I nod, and resist the urge to glance up towards the galley where the flight attendant is fixing something to eat.
Well, this is going to be a very long flight to Hong Kong if we can’t eat or drink the entire time.
“We won’t know until the toxicology comes back,” Chen says. “It’s going up the chain of command at our most trusted medical facility, but we don’t have an estimate yet.”
“OK,” I say, running a hand through my hair. “Did anyone call my mother?”
Chen shakes
his head. “We thought you should do it.”
Of course they did.
“But I would advise calling your father privately first.”
Of course he would.
“Did anyone check on my family?”
“We have people in place. There’s no movement.”
“And Rory?”
“That…”—Chen stops, like he’s choosing his words carefully— “will require further discussion.”
“What do you mean?” I ask. “We put this plan in place so she’d be safe. You fucking told me that if I got her to walk away, she’d be safe. So just what the fuck does further fucking discussion mean?”
“Calm down, Five,” Chen says, patting the air with his hand. “That plan is still on track. But today—just a few hours ago, in fact—there was a development.”
“Define. Development.” I growl out the words.
“She was invited to a…” He shrugs. “A party. Or something. Tomorrow night.” He averts his eyes. Clearly he doesn’t trust this flight attendant. But I’m not sure how seriously I should take that suspicion, since he doesn’t trust anyone. “We can talk about it when we land.”
“We won’t land for another twelve hours,” I say, getting more pissed off by the second.
“She’s fine. You did everything right, Five. You got her the hell away from you and everything is fine.”

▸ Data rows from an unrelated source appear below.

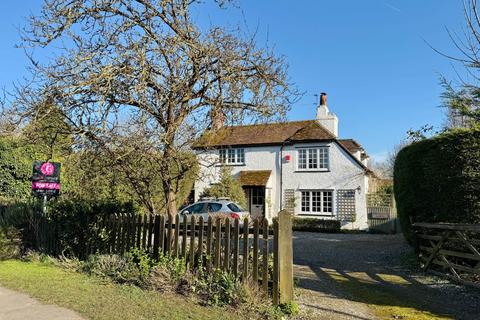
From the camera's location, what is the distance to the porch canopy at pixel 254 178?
27016 millimetres

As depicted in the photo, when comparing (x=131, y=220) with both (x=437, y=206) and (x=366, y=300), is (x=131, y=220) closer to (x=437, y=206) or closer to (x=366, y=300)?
(x=366, y=300)

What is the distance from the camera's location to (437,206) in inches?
388

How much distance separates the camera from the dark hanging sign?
10.8m

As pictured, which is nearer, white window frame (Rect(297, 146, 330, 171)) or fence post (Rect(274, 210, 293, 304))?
fence post (Rect(274, 210, 293, 304))

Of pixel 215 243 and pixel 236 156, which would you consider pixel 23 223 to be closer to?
pixel 215 243

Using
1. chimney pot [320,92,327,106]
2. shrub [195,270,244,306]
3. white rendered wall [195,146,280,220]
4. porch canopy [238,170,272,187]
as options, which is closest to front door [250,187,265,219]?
white rendered wall [195,146,280,220]

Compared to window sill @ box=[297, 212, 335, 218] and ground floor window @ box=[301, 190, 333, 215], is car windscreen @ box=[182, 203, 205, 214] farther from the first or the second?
ground floor window @ box=[301, 190, 333, 215]

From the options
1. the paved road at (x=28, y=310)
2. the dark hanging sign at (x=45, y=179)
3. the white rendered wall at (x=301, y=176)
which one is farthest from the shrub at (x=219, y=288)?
the white rendered wall at (x=301, y=176)

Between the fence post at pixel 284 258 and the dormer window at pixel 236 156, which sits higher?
the dormer window at pixel 236 156

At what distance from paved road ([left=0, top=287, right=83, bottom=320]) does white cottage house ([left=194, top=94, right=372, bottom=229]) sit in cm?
1806

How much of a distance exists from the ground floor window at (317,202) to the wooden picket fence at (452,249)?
15.7 meters

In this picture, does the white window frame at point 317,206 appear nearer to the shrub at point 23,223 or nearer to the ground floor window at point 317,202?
the ground floor window at point 317,202

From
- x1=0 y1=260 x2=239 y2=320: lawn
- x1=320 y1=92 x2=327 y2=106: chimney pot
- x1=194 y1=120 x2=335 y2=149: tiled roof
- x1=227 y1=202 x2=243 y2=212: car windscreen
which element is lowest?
x1=0 y1=260 x2=239 y2=320: lawn

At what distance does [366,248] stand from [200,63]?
9724 mm
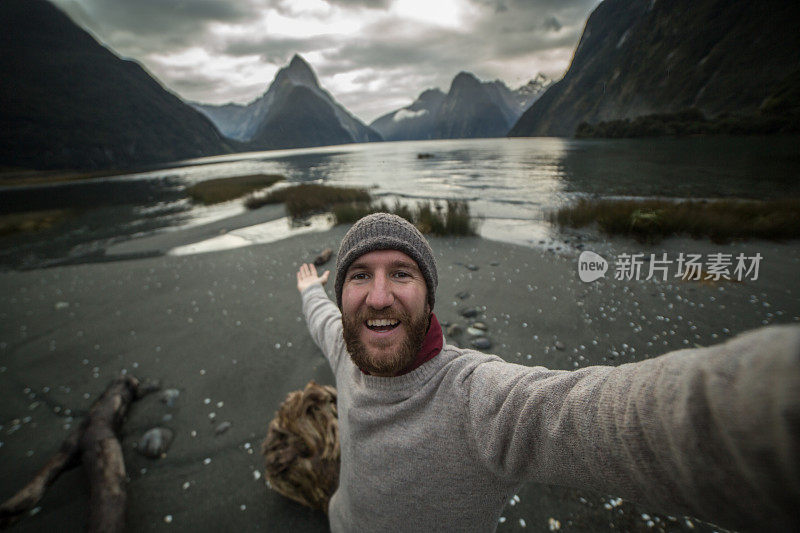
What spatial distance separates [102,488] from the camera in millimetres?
2680

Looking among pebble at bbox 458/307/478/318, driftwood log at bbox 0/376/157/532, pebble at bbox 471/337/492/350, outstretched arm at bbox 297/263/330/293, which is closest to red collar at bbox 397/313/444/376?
outstretched arm at bbox 297/263/330/293

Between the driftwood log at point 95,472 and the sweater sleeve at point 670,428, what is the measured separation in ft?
11.4

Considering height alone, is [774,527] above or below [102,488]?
above

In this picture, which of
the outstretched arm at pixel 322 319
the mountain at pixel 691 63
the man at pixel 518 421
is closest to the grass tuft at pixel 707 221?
the outstretched arm at pixel 322 319

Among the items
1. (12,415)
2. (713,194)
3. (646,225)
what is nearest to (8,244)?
(12,415)

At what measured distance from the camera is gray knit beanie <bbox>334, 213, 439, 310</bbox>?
1.86m

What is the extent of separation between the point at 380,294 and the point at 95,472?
3512mm

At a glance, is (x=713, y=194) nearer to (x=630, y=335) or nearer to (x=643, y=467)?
(x=630, y=335)

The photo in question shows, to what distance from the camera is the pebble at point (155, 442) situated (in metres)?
3.39

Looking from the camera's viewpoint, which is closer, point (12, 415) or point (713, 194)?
point (12, 415)

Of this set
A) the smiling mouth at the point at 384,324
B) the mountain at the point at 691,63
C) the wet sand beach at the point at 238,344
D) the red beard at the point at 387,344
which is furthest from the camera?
the mountain at the point at 691,63

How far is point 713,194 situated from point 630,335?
17301 mm

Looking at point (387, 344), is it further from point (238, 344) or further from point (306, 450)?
point (238, 344)

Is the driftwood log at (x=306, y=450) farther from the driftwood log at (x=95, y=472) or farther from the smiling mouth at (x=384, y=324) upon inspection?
the smiling mouth at (x=384, y=324)
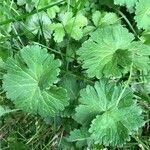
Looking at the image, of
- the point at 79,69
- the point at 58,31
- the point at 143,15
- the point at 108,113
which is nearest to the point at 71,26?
→ the point at 58,31

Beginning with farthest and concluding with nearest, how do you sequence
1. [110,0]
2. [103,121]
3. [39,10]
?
[110,0]
[39,10]
[103,121]

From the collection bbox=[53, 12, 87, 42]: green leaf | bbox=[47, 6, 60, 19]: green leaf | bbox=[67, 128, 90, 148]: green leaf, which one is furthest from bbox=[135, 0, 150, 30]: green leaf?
bbox=[67, 128, 90, 148]: green leaf

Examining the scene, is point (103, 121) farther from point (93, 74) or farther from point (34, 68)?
point (34, 68)

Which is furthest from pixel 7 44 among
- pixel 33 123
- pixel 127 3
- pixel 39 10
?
pixel 127 3

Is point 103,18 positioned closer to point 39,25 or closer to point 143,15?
point 143,15

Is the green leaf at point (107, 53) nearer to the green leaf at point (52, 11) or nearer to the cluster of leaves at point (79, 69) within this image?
the cluster of leaves at point (79, 69)

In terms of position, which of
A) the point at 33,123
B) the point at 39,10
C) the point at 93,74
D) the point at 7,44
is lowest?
the point at 33,123
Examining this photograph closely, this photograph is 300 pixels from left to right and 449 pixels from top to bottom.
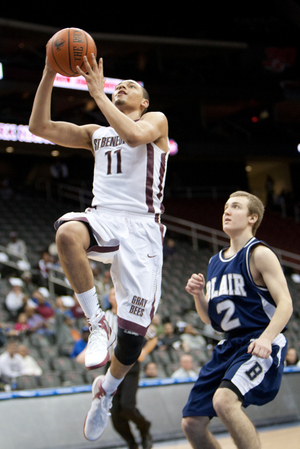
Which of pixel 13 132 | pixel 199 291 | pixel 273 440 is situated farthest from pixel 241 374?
pixel 13 132

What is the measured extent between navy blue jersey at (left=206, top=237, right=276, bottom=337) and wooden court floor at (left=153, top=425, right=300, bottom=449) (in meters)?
2.51

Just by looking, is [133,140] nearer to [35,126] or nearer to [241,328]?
[35,126]

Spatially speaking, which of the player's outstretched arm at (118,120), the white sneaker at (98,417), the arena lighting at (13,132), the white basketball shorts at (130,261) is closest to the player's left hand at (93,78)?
the player's outstretched arm at (118,120)

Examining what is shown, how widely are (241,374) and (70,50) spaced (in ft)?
7.73

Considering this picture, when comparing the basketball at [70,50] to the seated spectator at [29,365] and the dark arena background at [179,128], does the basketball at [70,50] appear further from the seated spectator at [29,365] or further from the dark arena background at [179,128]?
the dark arena background at [179,128]

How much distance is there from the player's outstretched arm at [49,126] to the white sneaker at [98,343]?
1.33 m

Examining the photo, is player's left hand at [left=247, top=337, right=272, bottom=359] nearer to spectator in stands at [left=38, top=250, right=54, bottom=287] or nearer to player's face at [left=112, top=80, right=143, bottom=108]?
player's face at [left=112, top=80, right=143, bottom=108]

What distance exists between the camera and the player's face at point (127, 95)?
360 cm

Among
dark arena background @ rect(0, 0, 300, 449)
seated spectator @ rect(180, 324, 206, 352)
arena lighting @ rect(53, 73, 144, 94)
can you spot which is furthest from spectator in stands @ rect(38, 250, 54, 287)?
arena lighting @ rect(53, 73, 144, 94)

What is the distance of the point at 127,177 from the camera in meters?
3.46

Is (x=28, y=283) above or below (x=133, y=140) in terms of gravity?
below

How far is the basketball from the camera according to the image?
3211 mm

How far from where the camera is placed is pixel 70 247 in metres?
3.07

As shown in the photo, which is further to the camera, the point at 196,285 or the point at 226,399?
the point at 196,285
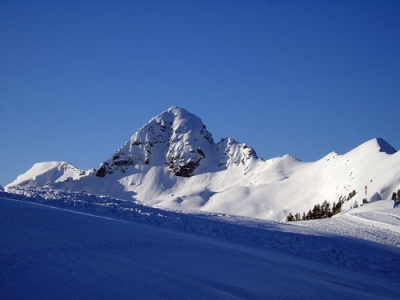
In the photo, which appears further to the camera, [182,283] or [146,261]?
[146,261]

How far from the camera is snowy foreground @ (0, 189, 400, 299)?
9.16m

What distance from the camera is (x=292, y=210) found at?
4779 inches

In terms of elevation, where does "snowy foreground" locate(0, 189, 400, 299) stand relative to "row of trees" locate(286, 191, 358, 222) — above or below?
below

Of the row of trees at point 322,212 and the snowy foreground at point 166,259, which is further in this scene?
the row of trees at point 322,212

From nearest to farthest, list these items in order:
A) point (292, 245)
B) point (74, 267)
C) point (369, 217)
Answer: point (74, 267) → point (292, 245) → point (369, 217)

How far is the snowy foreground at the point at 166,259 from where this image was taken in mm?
9156

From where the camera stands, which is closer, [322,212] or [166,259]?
[166,259]

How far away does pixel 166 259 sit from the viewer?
11.7 meters

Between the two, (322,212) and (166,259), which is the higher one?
(322,212)

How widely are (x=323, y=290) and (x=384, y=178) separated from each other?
7896 centimetres

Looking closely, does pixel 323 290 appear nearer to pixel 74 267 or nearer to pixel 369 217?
pixel 74 267

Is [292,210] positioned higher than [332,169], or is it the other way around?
[332,169]

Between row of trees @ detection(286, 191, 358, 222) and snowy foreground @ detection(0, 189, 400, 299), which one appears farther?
row of trees @ detection(286, 191, 358, 222)

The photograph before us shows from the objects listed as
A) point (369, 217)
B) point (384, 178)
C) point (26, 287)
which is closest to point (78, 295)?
point (26, 287)
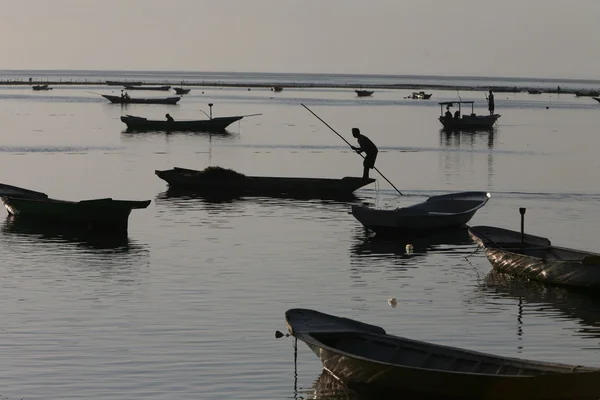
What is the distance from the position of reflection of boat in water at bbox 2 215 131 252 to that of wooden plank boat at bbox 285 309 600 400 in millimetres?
11620

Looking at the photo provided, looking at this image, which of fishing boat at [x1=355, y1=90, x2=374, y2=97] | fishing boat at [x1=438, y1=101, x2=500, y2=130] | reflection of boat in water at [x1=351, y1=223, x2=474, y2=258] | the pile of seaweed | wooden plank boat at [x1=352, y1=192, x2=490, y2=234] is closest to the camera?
reflection of boat in water at [x1=351, y1=223, x2=474, y2=258]

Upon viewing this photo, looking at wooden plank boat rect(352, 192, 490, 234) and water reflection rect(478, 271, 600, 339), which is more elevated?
wooden plank boat rect(352, 192, 490, 234)

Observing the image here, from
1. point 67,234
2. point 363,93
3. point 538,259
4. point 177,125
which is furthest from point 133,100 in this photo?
point 538,259

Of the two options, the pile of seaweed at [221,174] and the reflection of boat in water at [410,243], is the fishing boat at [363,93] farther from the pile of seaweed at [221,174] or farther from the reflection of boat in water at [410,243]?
the reflection of boat in water at [410,243]

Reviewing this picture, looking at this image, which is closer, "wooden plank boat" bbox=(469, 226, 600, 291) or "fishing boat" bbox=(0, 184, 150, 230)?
"wooden plank boat" bbox=(469, 226, 600, 291)

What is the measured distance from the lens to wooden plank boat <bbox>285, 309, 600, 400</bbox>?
1222cm

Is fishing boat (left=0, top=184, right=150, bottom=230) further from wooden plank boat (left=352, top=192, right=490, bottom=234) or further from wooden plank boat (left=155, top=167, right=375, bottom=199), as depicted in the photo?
wooden plank boat (left=155, top=167, right=375, bottom=199)

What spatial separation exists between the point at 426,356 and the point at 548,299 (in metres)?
6.99

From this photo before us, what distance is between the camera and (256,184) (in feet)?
119

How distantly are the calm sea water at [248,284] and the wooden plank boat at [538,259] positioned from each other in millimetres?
270

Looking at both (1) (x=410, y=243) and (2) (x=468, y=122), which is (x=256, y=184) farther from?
(2) (x=468, y=122)

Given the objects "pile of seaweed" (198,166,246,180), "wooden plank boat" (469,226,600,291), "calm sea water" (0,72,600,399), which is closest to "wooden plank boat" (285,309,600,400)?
"calm sea water" (0,72,600,399)

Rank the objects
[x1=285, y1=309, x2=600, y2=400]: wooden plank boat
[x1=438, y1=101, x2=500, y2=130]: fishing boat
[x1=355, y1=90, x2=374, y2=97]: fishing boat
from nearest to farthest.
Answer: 1. [x1=285, y1=309, x2=600, y2=400]: wooden plank boat
2. [x1=438, y1=101, x2=500, y2=130]: fishing boat
3. [x1=355, y1=90, x2=374, y2=97]: fishing boat

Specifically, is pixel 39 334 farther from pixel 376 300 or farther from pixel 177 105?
pixel 177 105
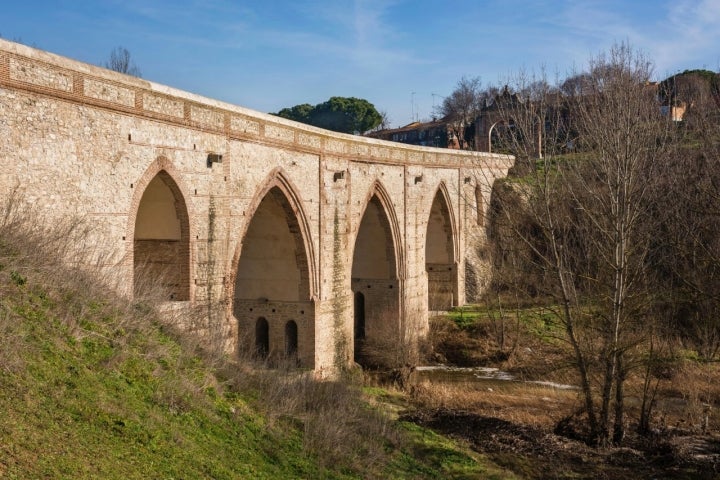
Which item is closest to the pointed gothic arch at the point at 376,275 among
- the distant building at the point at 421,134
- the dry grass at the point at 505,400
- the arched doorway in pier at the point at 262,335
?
the dry grass at the point at 505,400

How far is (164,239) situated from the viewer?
13.1 m

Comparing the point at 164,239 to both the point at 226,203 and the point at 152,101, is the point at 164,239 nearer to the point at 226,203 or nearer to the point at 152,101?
the point at 226,203

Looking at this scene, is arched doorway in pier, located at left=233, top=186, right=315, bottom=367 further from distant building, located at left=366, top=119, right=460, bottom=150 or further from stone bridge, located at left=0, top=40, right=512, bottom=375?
distant building, located at left=366, top=119, right=460, bottom=150

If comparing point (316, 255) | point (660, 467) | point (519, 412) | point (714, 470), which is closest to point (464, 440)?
point (519, 412)

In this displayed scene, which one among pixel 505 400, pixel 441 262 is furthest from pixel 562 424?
pixel 441 262

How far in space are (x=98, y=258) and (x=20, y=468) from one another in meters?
5.66

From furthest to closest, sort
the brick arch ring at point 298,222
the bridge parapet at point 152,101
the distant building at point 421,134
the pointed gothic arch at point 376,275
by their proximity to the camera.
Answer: the distant building at point 421,134
the pointed gothic arch at point 376,275
the brick arch ring at point 298,222
the bridge parapet at point 152,101

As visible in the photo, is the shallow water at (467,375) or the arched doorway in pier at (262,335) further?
the shallow water at (467,375)

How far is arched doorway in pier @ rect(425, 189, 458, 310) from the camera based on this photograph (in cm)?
2705

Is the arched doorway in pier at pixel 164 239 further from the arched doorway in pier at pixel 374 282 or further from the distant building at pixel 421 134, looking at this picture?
the distant building at pixel 421 134

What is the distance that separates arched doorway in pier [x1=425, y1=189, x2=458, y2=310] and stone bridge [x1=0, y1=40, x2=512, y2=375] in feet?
8.76

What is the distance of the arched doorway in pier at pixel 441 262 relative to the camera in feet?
88.7

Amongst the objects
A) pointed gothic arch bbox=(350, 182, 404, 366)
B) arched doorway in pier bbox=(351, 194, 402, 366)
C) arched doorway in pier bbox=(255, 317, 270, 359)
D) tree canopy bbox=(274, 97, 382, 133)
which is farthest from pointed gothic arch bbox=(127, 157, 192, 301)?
tree canopy bbox=(274, 97, 382, 133)

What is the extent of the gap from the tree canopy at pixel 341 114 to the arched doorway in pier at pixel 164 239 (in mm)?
37404
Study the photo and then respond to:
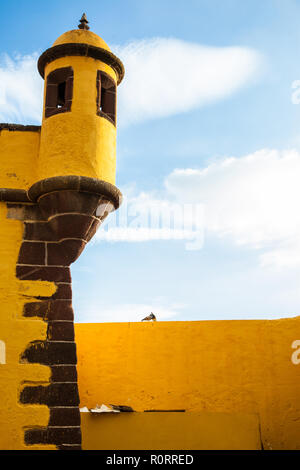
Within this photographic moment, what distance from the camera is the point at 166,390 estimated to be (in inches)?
336

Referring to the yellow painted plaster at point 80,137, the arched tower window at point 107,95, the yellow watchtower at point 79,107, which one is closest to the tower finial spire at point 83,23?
the yellow watchtower at point 79,107

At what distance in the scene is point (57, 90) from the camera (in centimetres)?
614

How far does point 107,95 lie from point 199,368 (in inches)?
201

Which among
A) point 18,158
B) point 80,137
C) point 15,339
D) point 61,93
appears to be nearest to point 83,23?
point 61,93

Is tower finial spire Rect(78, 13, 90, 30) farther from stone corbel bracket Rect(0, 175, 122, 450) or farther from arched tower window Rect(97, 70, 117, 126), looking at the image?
stone corbel bracket Rect(0, 175, 122, 450)

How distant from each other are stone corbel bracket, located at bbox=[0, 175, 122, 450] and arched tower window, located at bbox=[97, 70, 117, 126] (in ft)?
3.71

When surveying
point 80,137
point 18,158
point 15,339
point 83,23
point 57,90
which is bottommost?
point 15,339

“I want to go see her, Chen. Before Hong Kong.”
“Out of the question,” he says. This time he’s pantomiming a stop gesture with his hand. “If you want to keep her safe you will stay as far away from Princeton University as you can. Hong Kong is the definition of that place. And besides,” he adds, softening his tone, “they’re expecting you. You have known for a long time that this moment would come. You must show up and do your job.”
My job. “Fuck my job, Chen. I don’t care about my job. I care about my people.”
“We are your people. Say anything you want to me, but listen to me, Five. When you get off this plane you will not say anything to anyone other than, ‘Thank you for your condolences.’ Do you understand? This is a very precarious situation and keeping Rory safe depends on you taking power. You do not take power by abdicating it the first chance you get.”